У самки нет особых хлопот с устройством гнезда, но почти месяц уходит на то, чтобы снести яйца: ежедневно по одному. И сделать это надо так, чтобы не заметил никто из врагов. Крадучись, появляется куропатка ранним утром у гнезда-ямки, добавляет к лежащим очередное яйцо и, уходя, прикрывает их сухой ветошью, не появляясь поблизости до следующего утра. Дожди, холодные зори и ветры, дневная жара сменяют друг друга, а яйца лежат как забытые под ненадежным покровом из горсти ветхих былинок.
Начав насиживать, самка становится еще осмотрительнее и осторожнее, так что о месте гнезда не знает ни одна живая душа. Единственное, что может выдать наседку, — блеск глаз на ярком свету. В полуденную жару птица уходит покормиться, быстро и тщательно прикрывая яйца сухим мусором, чтобы не перегрело их горячее степное солнце, не заметили сорока, ворона или лунь. Сорока — первый яйцекрад, настоящий бич куропачьего племени. Она осторожно и терпеливо выслеживает семью куропаток и когда обнаруживает место гнезда, обездоливает мирную пару. Хорошо, если это случается, когда в гнезде еще мало яиц, и куропатка, потеряв их, делает новую кладку. Тогда она становится еще скрытнее и ни за что не приблизится к гнезду, не шевельнется на нем, если заметит неподалеку белобокую похитительницу.

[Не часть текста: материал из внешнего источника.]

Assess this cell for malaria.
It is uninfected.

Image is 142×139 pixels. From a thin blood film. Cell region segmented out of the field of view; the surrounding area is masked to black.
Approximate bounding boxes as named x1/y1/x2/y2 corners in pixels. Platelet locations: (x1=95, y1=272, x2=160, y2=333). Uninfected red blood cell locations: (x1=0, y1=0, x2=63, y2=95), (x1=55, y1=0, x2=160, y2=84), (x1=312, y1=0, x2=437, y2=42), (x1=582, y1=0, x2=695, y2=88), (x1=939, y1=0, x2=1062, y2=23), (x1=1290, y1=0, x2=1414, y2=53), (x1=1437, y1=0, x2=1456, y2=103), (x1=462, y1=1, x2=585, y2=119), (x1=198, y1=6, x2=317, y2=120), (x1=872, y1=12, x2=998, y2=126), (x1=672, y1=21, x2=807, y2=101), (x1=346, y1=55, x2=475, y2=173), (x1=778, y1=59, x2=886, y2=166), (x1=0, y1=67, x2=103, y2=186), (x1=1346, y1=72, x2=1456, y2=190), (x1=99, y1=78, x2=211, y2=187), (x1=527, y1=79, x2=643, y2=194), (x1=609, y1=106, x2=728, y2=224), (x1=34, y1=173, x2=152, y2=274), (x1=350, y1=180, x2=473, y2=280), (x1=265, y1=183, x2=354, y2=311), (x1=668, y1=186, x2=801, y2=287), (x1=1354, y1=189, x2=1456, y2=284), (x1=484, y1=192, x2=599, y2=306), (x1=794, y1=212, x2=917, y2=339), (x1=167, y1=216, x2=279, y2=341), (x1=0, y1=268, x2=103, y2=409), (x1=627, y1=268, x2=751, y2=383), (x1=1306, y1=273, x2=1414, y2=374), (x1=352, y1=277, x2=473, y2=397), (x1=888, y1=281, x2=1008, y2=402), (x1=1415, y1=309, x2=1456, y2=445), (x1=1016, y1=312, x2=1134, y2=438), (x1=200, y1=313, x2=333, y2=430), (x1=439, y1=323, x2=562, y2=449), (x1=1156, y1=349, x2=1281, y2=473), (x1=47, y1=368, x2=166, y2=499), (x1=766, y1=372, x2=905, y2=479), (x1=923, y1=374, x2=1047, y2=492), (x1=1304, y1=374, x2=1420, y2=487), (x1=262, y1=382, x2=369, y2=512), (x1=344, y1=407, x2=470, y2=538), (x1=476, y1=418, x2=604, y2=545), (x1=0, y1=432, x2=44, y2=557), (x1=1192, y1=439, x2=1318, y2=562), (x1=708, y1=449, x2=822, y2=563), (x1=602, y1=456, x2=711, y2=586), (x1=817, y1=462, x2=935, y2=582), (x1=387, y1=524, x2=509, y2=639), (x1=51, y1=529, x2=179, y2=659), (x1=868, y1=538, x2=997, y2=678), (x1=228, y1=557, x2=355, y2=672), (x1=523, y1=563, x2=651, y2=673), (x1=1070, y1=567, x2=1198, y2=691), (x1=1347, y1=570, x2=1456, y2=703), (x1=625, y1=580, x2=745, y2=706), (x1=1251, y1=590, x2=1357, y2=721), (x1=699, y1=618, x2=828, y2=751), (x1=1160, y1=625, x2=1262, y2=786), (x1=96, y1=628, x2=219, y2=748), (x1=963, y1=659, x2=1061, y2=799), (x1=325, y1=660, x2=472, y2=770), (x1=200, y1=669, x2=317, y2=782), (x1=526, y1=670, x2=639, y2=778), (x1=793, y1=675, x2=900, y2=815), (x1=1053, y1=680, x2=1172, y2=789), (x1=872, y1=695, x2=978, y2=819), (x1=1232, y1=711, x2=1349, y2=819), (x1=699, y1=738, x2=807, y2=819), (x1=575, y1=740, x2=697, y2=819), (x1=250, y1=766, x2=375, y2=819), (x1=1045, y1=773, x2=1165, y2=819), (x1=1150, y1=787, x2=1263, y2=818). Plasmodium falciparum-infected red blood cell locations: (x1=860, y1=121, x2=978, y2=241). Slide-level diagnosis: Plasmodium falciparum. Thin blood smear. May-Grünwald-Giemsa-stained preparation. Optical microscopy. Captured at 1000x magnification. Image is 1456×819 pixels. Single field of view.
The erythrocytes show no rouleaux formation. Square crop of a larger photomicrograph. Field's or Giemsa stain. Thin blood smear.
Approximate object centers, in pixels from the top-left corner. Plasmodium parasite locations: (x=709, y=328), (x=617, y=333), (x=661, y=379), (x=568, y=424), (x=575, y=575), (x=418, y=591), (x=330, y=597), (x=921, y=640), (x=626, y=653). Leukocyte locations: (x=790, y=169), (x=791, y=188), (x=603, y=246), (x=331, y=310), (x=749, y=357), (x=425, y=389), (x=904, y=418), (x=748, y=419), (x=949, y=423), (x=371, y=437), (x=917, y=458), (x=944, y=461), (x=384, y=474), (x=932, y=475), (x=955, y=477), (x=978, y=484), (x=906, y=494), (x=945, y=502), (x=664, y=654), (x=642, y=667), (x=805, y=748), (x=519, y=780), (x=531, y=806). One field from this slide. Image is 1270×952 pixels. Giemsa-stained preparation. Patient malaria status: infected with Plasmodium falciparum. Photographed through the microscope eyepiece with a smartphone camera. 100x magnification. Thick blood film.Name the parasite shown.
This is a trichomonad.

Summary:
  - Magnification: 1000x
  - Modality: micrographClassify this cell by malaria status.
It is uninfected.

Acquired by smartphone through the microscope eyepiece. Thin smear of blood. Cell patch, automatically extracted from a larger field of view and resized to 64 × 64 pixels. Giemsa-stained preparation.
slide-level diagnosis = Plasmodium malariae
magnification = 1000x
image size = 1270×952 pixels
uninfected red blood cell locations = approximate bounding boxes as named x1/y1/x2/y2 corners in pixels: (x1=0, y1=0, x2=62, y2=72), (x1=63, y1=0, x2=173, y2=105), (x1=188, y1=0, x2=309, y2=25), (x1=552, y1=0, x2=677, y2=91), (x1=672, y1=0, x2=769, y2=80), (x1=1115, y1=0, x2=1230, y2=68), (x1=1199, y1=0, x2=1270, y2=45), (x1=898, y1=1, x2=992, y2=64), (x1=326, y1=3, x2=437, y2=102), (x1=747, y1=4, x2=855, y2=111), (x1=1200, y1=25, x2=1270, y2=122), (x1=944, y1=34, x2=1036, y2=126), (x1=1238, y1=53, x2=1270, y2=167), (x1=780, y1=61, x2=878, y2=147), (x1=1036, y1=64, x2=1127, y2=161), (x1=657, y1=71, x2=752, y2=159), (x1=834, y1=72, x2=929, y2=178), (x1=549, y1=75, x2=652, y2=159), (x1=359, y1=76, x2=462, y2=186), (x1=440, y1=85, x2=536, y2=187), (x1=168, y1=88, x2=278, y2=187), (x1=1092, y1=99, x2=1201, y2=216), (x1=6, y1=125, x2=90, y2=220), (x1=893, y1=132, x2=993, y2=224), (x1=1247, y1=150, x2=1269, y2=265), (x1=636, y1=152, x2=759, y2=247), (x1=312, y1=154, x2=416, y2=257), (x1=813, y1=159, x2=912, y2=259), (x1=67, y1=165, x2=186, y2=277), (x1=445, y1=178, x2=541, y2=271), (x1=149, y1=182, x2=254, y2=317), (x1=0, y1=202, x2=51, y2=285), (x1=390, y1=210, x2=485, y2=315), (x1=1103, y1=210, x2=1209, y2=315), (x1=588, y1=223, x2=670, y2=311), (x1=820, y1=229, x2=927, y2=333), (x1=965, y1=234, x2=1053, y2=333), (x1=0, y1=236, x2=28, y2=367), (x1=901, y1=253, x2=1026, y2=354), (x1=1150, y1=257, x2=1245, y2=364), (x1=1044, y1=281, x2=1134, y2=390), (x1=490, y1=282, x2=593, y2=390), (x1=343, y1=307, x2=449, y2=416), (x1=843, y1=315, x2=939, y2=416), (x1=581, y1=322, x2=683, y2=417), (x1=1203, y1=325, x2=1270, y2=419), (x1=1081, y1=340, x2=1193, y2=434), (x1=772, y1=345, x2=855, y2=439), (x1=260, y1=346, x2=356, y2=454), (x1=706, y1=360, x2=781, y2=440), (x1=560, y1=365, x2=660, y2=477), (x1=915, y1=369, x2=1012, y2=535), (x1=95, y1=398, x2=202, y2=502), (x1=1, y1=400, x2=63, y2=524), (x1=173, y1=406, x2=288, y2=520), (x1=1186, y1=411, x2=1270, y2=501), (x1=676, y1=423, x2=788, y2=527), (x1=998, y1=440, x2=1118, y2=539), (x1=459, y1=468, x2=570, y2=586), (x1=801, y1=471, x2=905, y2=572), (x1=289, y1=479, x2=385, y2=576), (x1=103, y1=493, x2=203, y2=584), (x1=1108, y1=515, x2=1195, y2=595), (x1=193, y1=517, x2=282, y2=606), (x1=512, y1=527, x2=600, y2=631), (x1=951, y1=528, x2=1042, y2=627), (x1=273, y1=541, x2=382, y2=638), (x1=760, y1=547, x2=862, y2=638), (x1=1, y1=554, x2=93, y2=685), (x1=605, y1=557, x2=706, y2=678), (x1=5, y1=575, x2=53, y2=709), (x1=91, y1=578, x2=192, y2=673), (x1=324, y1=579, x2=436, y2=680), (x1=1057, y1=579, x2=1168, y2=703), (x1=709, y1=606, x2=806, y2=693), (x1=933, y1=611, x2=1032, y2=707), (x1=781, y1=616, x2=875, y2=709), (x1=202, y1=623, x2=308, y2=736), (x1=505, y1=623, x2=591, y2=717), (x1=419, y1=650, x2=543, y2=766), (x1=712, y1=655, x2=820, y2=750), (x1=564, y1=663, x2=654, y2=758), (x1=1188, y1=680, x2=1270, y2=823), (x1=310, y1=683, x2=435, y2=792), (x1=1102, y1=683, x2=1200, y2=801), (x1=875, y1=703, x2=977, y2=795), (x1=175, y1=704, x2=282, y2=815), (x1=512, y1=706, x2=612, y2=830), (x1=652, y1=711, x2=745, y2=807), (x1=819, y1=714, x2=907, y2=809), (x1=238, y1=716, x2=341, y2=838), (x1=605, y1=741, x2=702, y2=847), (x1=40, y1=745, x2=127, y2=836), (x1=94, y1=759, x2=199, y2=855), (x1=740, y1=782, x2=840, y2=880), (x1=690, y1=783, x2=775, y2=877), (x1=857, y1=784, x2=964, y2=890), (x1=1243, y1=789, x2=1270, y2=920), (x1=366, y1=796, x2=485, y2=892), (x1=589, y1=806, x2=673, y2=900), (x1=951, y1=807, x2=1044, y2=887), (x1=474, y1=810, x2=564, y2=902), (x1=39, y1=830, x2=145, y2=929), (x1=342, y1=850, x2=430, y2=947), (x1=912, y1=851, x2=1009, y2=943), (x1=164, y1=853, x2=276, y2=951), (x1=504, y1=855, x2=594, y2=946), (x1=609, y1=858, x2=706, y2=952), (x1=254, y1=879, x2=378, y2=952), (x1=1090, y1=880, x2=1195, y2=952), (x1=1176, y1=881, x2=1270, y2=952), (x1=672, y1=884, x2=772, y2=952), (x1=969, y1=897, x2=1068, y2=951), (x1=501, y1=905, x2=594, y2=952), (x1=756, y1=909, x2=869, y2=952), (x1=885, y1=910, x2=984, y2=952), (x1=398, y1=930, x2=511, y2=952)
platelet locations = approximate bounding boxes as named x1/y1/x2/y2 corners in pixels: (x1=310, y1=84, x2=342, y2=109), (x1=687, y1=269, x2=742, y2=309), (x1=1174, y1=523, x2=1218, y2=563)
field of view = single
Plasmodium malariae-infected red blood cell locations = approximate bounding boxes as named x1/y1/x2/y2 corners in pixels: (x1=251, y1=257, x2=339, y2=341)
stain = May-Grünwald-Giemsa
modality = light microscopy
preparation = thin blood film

Возвращаясь после кормежки и туалета к гнезду, куропатка никогда не идет к нему прямо. И всякий раз ее сопровождает самец. Он, как разведчик, еще на дальних подступах к гнезду внимательно разглядывает окрестность: перебегая с места на место, вытягивает шею и смотрит поверх травы или взбегает на бугорки и кочки. Не видя ничего подозрительного, петушок тихо и успокоительно квохчет, и тогда рядом с ним, как из-под земли, появляется наседка. Не поднимая головы и как бы приседая, она довольно быстро сторонкой крадется к гнезду. Чем ближе, тем сильнее прижимается курочка к земле и последний метр не идет, а ползет. Потом подползает под сухие стебельки, которыми прикрыто гнездо, и мгновенно замирает на нем, становясь невидимкой, а потом едва заметными движениями начинает убирать из-под себя мусор от сухой травы. Делает это так осторожно, что кажется, будто чуть шевелятся под легким ветерком сухие травинки.